## What this task involves
Lay out the lines of the material from the line with "How far is distant" up to and including the last line of the material as a JSON list of strings, one string per line, with blank lines and pictures left out.

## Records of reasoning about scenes
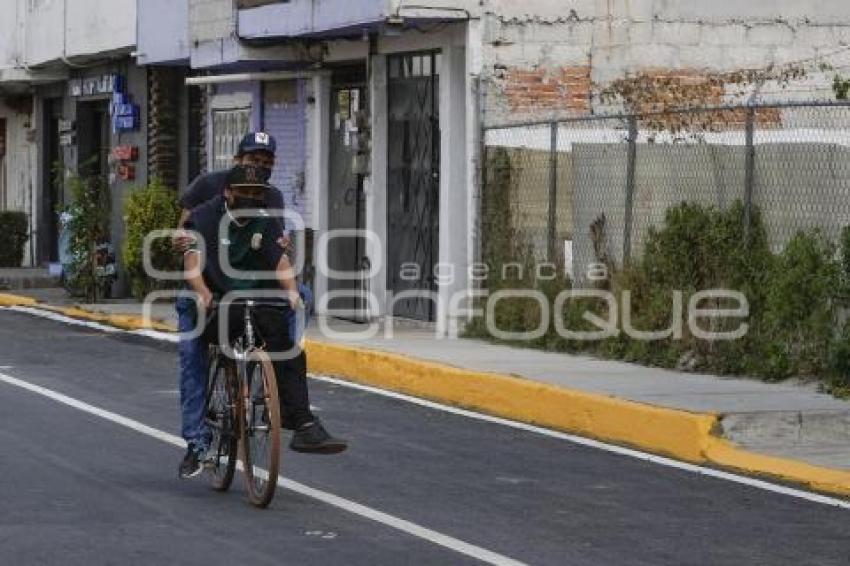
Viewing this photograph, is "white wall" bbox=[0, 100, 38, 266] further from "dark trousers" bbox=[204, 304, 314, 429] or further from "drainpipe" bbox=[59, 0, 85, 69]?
"dark trousers" bbox=[204, 304, 314, 429]

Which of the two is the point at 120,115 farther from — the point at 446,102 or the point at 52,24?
the point at 446,102

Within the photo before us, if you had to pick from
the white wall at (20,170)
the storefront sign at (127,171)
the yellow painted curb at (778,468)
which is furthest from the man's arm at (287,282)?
the white wall at (20,170)

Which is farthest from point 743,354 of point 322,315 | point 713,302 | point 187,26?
point 187,26

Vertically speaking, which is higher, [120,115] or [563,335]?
[120,115]

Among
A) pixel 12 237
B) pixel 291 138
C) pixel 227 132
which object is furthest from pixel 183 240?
pixel 12 237

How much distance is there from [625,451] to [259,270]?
3.39 meters

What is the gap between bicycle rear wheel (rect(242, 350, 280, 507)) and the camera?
1033cm

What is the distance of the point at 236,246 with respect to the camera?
10844 mm

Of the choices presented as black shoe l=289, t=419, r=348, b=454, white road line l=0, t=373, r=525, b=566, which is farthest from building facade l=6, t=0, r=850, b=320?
black shoe l=289, t=419, r=348, b=454

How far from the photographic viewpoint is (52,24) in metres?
32.4

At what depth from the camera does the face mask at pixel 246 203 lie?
428 inches

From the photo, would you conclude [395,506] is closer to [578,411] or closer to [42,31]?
[578,411]

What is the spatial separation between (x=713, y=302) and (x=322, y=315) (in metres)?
8.07

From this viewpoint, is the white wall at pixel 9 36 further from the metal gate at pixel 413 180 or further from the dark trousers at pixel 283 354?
the dark trousers at pixel 283 354
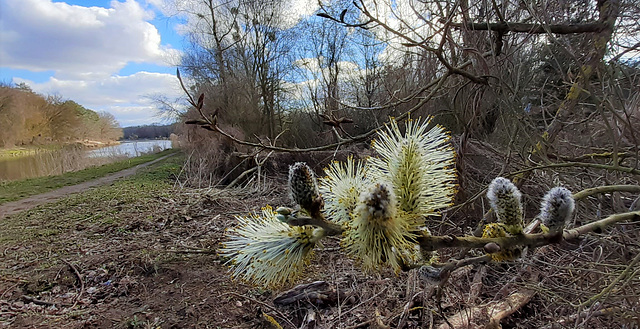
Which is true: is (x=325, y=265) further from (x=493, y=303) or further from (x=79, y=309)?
(x=79, y=309)

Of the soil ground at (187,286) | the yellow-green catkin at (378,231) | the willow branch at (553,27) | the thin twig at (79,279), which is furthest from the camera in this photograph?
the thin twig at (79,279)

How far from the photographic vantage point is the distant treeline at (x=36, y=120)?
2878cm

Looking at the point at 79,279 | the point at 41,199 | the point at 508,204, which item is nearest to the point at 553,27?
the point at 508,204

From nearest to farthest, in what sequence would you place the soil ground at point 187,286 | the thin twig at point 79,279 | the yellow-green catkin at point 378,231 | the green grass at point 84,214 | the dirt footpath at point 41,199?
the yellow-green catkin at point 378,231, the soil ground at point 187,286, the thin twig at point 79,279, the green grass at point 84,214, the dirt footpath at point 41,199

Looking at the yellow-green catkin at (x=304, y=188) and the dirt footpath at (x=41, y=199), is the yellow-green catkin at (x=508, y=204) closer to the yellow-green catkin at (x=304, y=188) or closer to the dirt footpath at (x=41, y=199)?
the yellow-green catkin at (x=304, y=188)

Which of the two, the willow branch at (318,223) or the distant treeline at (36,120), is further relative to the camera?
the distant treeline at (36,120)

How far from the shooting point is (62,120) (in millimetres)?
35094

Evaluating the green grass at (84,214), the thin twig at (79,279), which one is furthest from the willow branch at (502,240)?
the green grass at (84,214)

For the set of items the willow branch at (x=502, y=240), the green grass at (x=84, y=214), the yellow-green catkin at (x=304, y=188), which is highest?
the yellow-green catkin at (x=304, y=188)

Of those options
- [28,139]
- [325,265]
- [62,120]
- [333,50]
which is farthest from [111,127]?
[325,265]

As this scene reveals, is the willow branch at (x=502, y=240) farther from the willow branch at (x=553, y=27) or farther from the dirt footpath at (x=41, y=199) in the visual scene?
the dirt footpath at (x=41, y=199)

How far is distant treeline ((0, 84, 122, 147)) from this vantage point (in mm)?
28781

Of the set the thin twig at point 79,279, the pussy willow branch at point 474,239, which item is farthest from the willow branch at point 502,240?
the thin twig at point 79,279

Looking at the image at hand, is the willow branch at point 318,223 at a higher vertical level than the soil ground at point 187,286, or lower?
higher
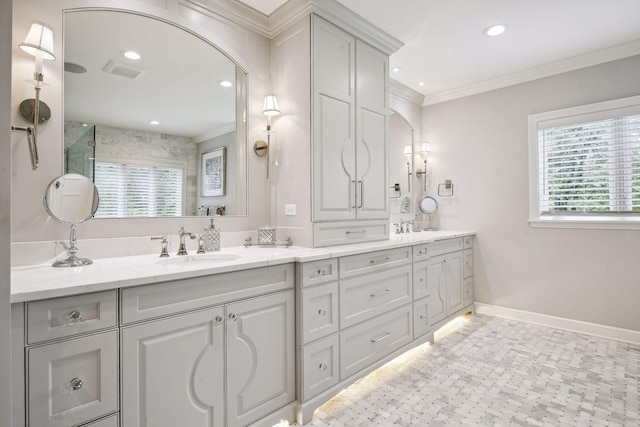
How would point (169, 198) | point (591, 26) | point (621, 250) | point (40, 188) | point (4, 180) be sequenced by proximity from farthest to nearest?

## Answer in full
[
  "How far is distant treeline ((0, 84, 122, 147)) from this vantage point (in mm)?",
  "28781",
  "Of the set the thin twig at point 79,279, the pussy willow branch at point 474,239, which item is farthest from the willow branch at point 502,240?",
  "the thin twig at point 79,279",
  "Looking at the image at hand, is the willow branch at point 318,223 at a higher vertical level than the soil ground at point 187,286, or lower?",
  "higher",
  "How would point (169, 198) | point (591, 26) | point (621, 250) | point (40, 188) | point (4, 180) be sequenced by proximity from farthest to nearest?"
]